#### Exercise requirements:
Please carry on the article below about the Alliance Ethnik song "Respect" from its final sentence onward.

#### Document section:

-------------------------

- Artwork by Number 6

Single by Alliance Ethnik

from the album Simple et Funky
- B-side: "Instrumental, Remix"
- Released: 10 January 1995
- Genre: R&B; funk;
- Length: 4:21
- Label: Virgin; Delabel;
- Songwriters: M. Darmon; F. Henri; Kamel Houairi; Vinia Mojica; Nicolas Vadon;
- Producer: Bob Power

Alliance Ethnik singles chronology
|  | "Respect" (1995) | "Simple & Funky" (1996) |

Audio sample
- Alliance Ethnik - "Respect"file; help;

= Respect (Alliance Ethnik song) =

"Respect" is a 1995 song recorded by French hip hop act Alliance Ethnik. It was the first single from his album Respect, and was released in January 1995. It achieved success in several countries, including France and Belgium where it was a top three hit. The song was Alliance Ethnik's biggest hit to date and can be deemed as its signature song.

-------------------------

#### Extracted information:
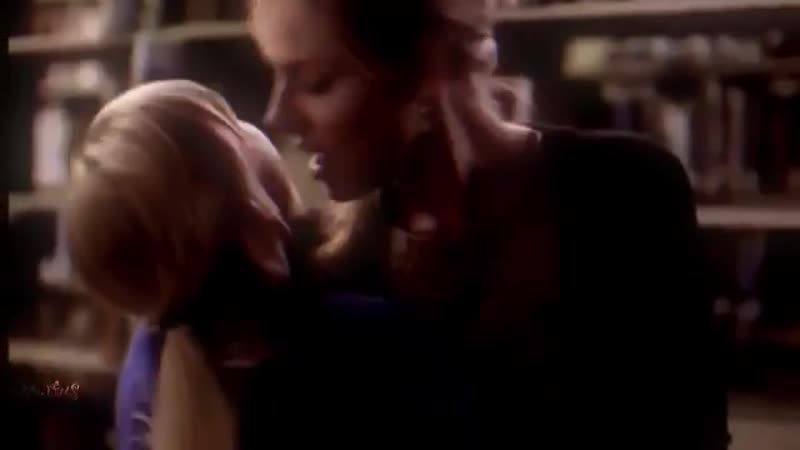 Bloomington • allison mcatee • sarah stouffer • edit vine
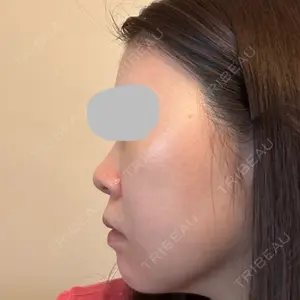 BAO CLINIC BAO CLINIC 梅田院口コミ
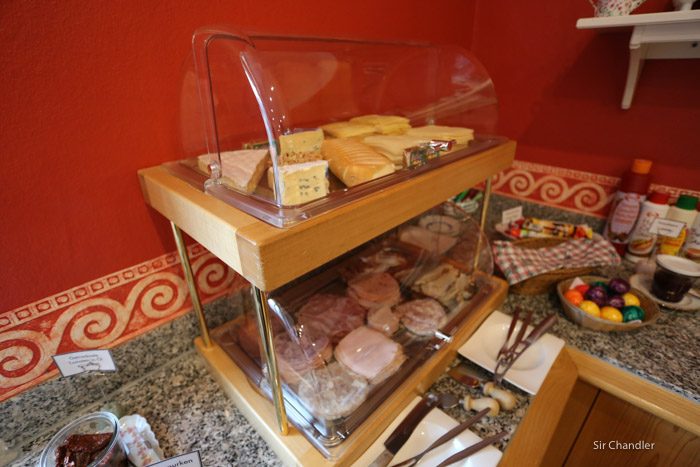 guglhupf-landhotel-5954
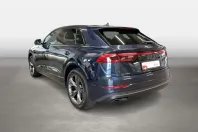 Audi Q8 din 2024 cu 26.700 km - oferta AUD136736 - foto 2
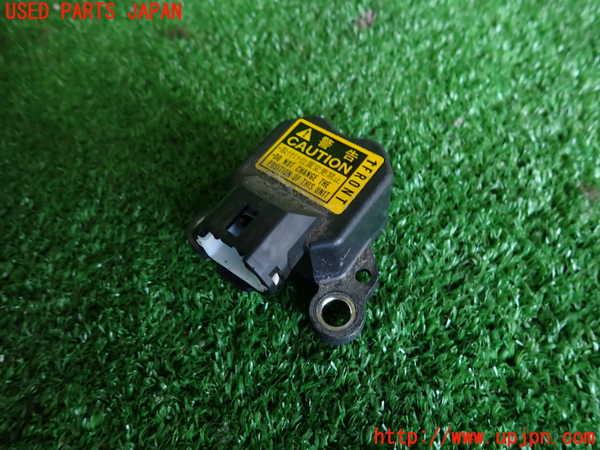 2UPJ-31106381]セリカ GT-FOUR(ST205)センサー1 (DECELERATION) 中古_m0001.jpg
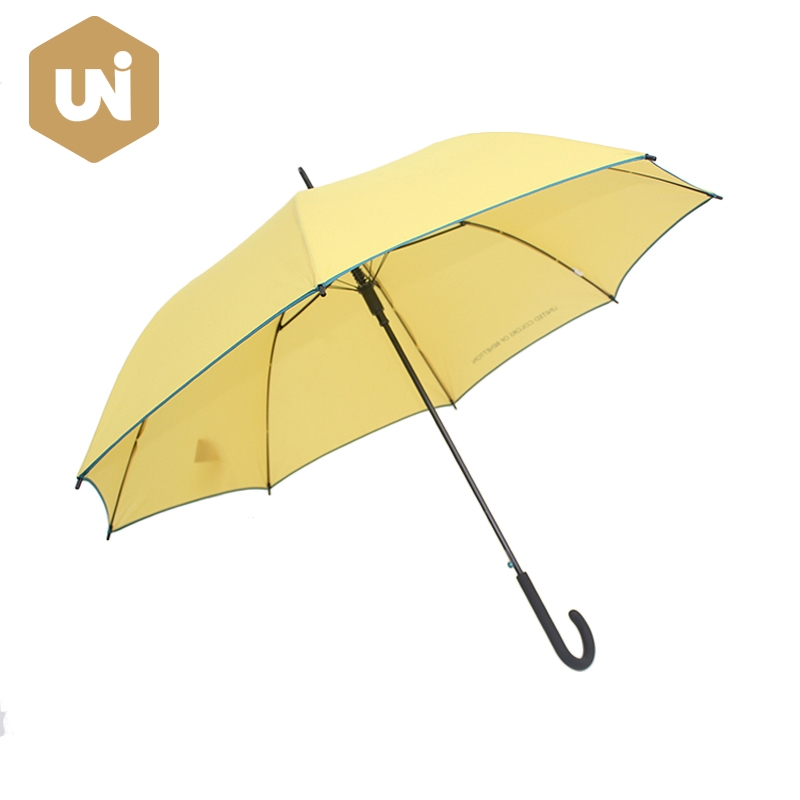 umbrella lāʻau lōʻihi pale makani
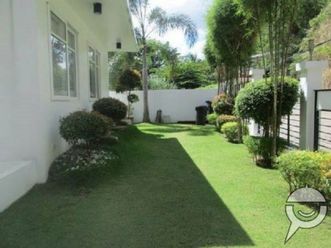 CEBU HOUSE AND LOT FOR RENT IN MARIA LUISA ESTATE PARK02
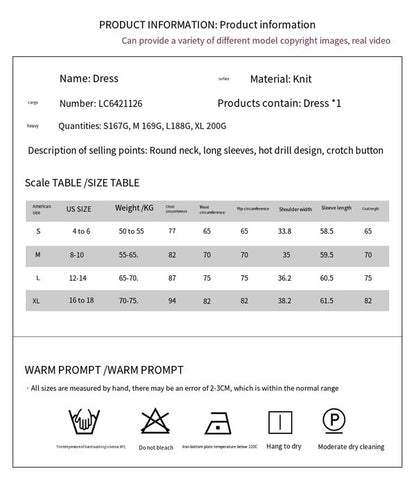 Women Crossed Dip Waist Sleek Leather Leggings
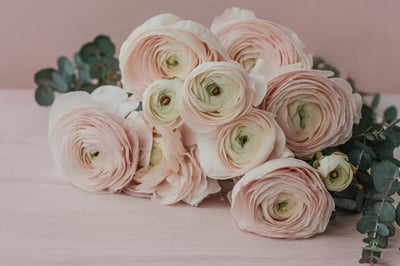 Social Media Tips For A Blooming Mother’s Day 2026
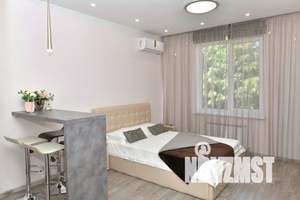 Дом 48м², 2-этажный, посуточно,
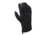 Vertx Crisp Action Gloves - Men's, It's Black, Small, F1 VTX6030 IBK SMALL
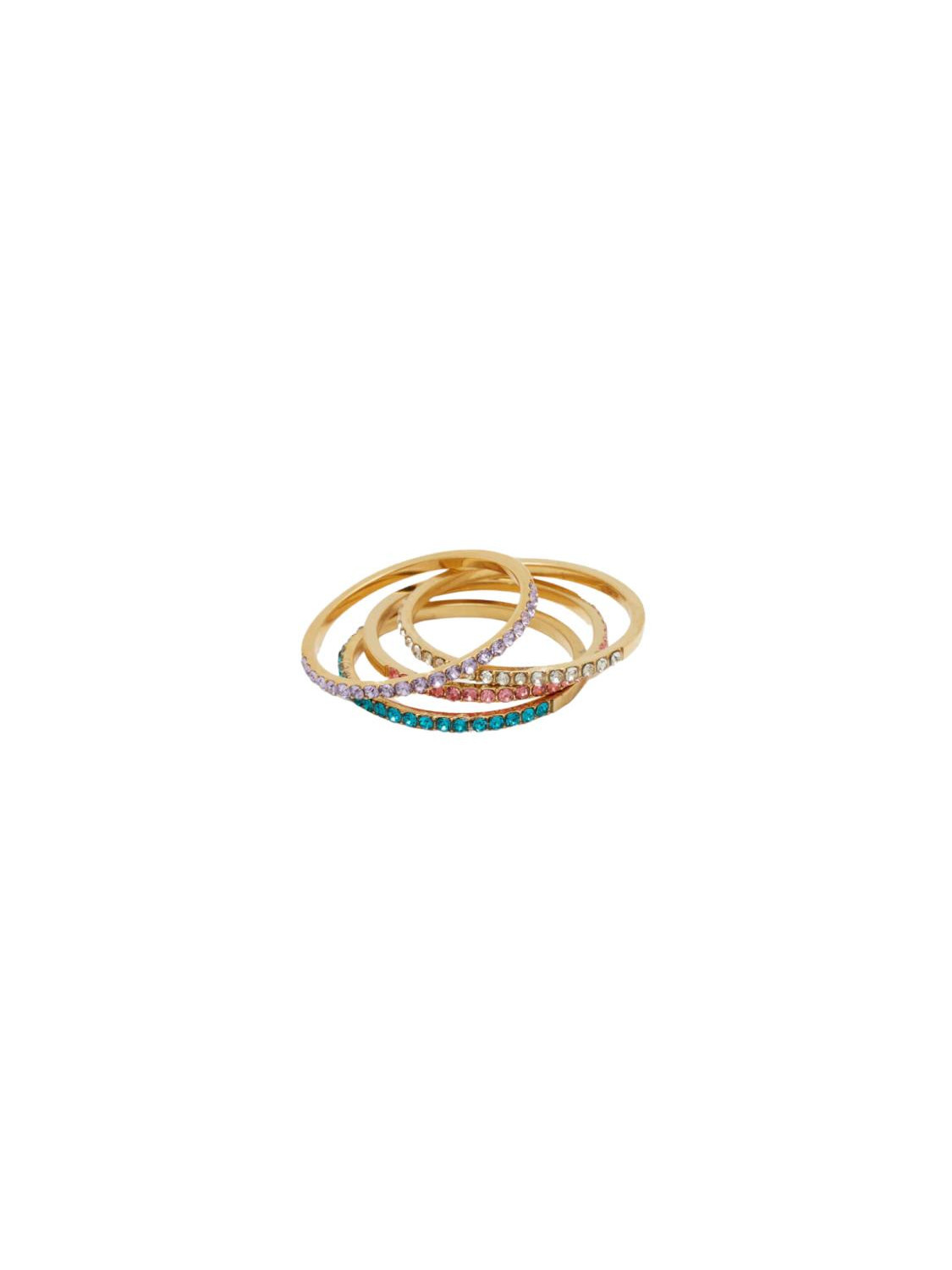 132400-SET-ANELLI-SOTTILI-PIETRE-MULTICOLOR-NALI-EMA.png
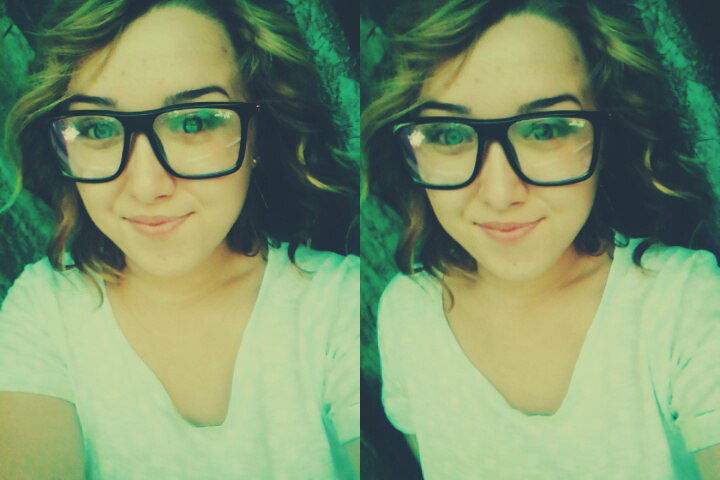 Танюшка Івасів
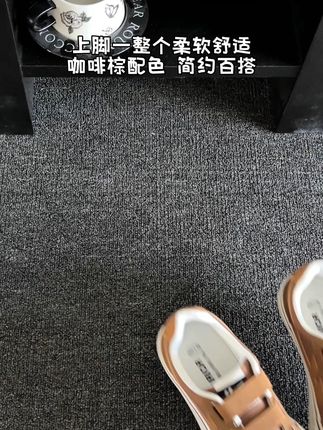 我愿称之为百搭界中的少年感帆布鞋 #回力 #帆布鞋 #ootd穿搭 #好穿又好搭 #爆款热卖中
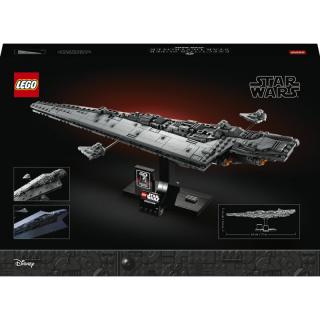 LEGO® Star Wars - Executor Szupercsillag-romboló™ (75356)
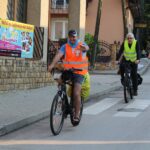 Marta Gajda / Radio Kielce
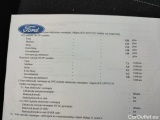  Ford  Fiesta Ford  1.1i 52kW Business Class 5d #12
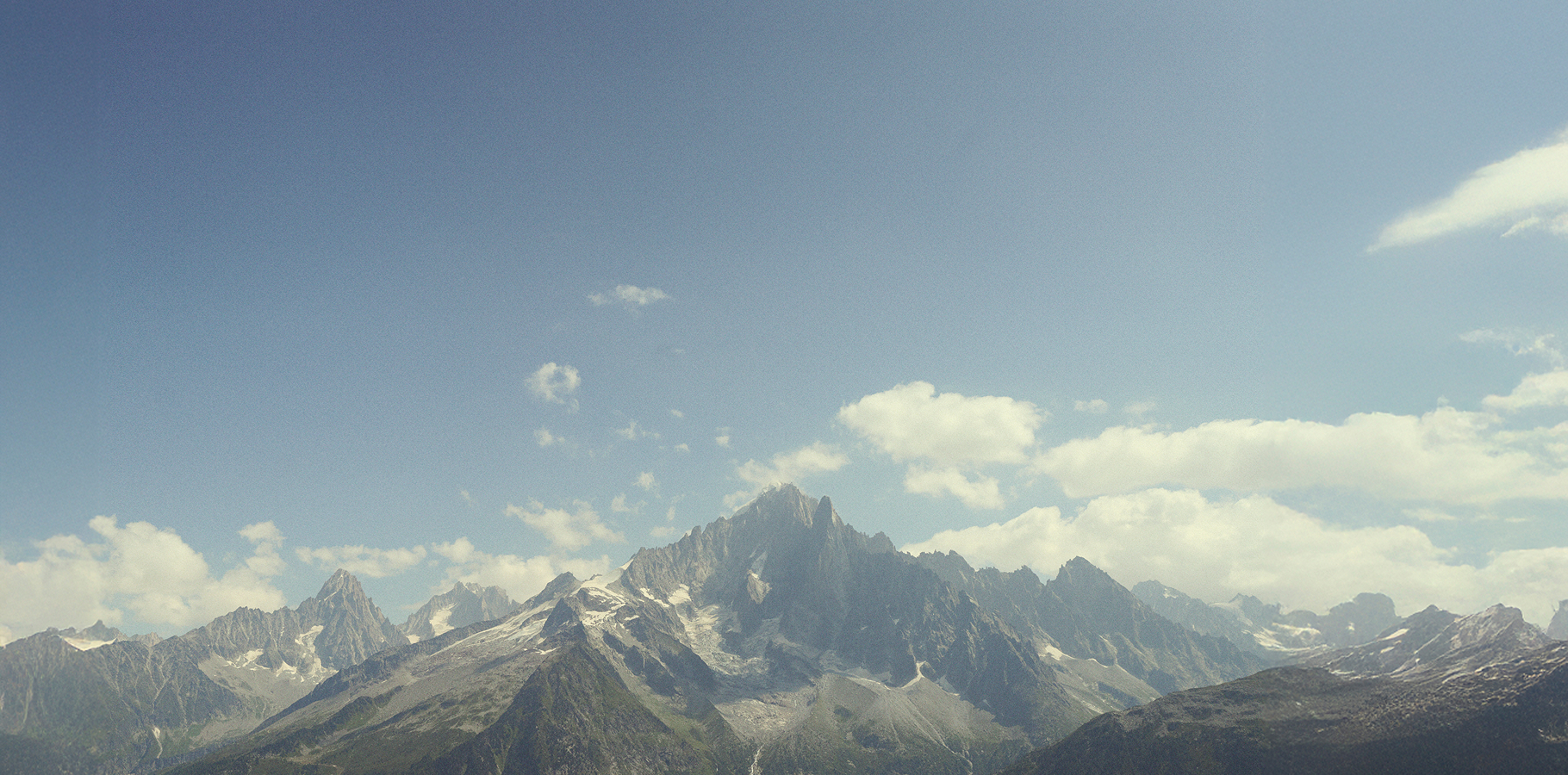 The Pinnacle - The INOV8 Journal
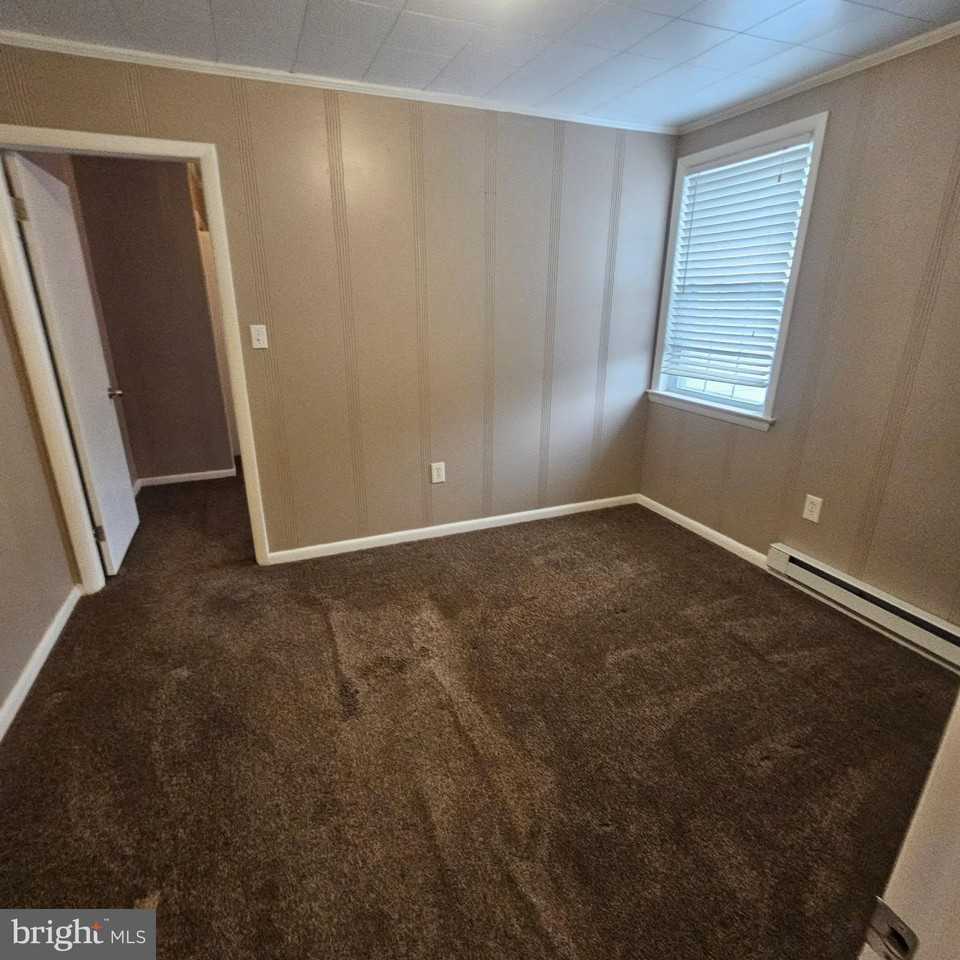 1232 N Main St #1 - Photo 5 of 14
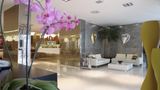 Allegroitalia Espresso Bologna Lobby
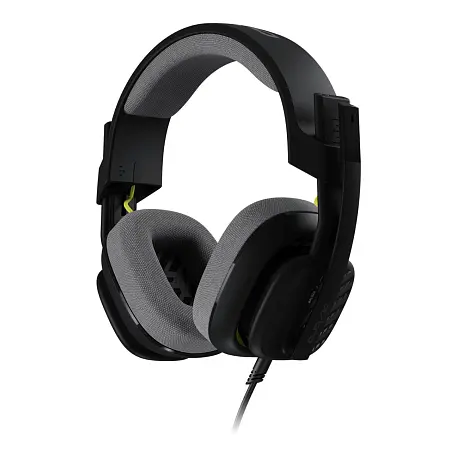 Проводные наушники Logitech Astro A10 (Gen 2) - 2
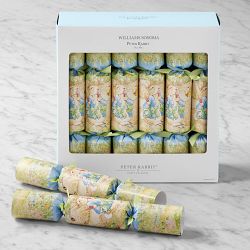 Peter Rabbit™ Celebration Crackers, Set of 6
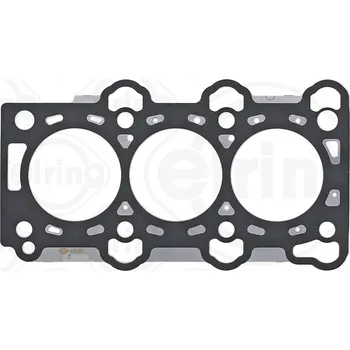 Těsnění motoru Těsnění, hlava válce ELRING 933.580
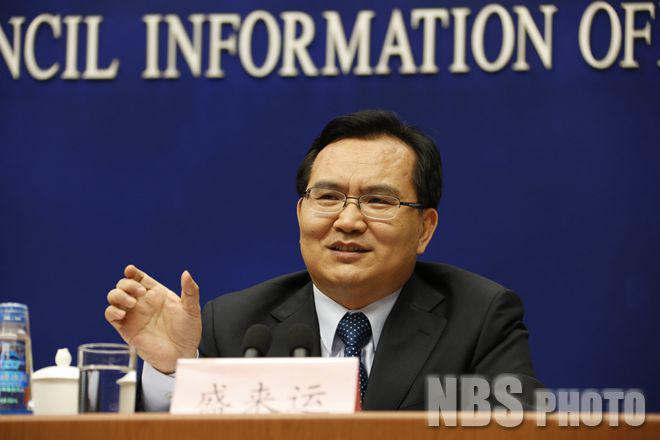 中國經濟上半年增長6.7%平穩(wěn)收官 穩(wěn)中向好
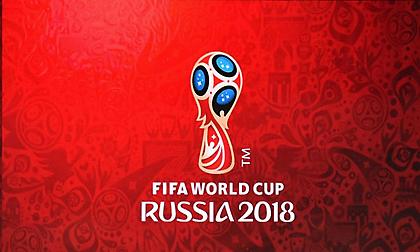 Μουντιάλ 2018: Γερμανία, Βραζιλία ή μήπως άλλος;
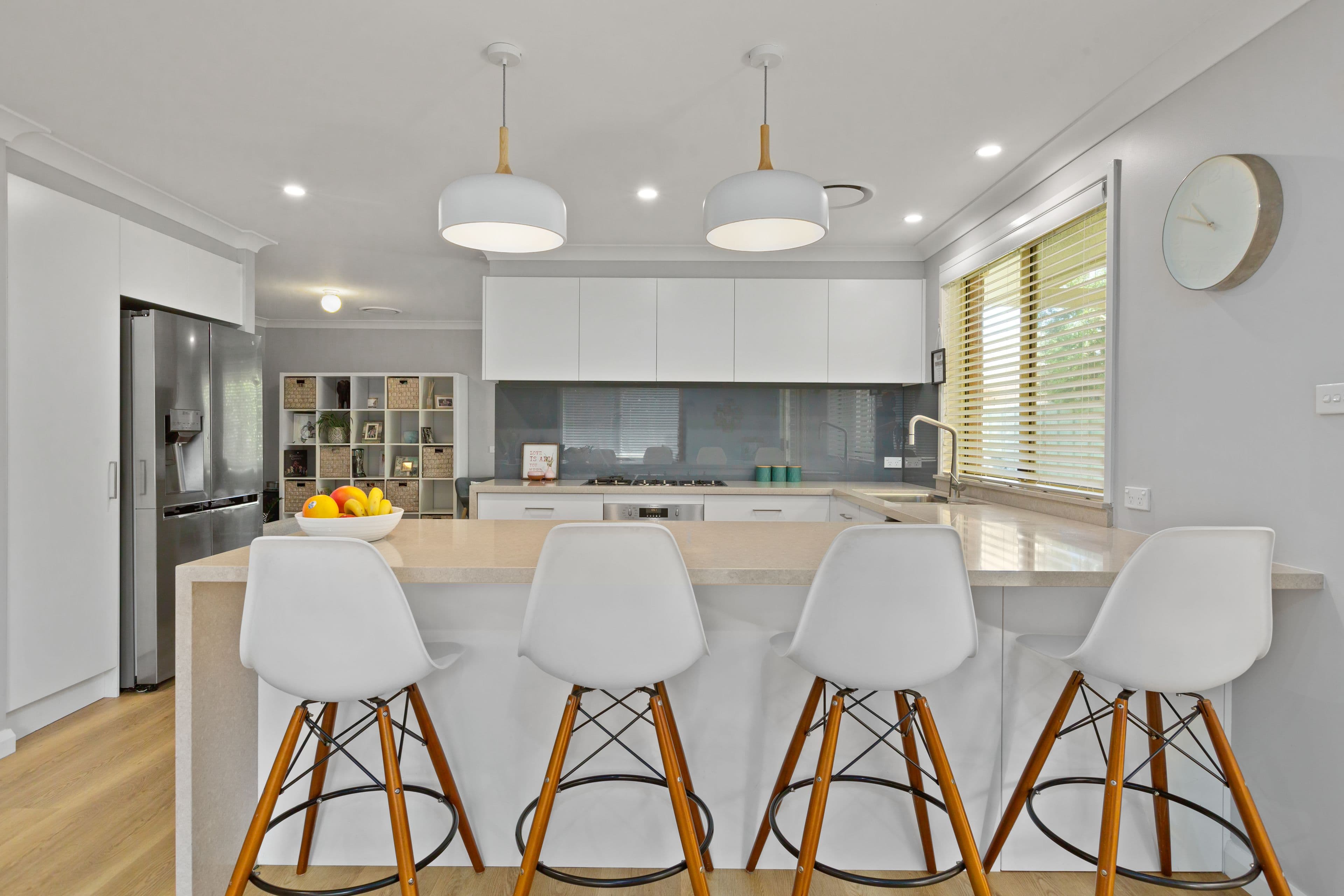 6 Henty Place, Quakers Hill NSW 2763, Quakers Hill - Thumbnail 3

-------------------------

#### Expected answer:
==Structure==
After a 30-second introduction using the sound of a radio, the song contains several samples from songs such as "It's Good to Be the King Rap Pt 1" by Mel Brooks, "Back Together Again" by Roberta Flack and Donny Hathaway and a small interpolation of "Life's a Bitch" of American rapper Nas. The verses, performed by K-mel, are in French, while other verses and the refrains are sung by Vinia Mojica in English. The male singer has a delivery "which makes use of words and onomatopoeia with mischievouness [sic] and joviality". This single is "festive and optimistic", and uses the repertoire of the 1980s rap. The music video was shot in black and white.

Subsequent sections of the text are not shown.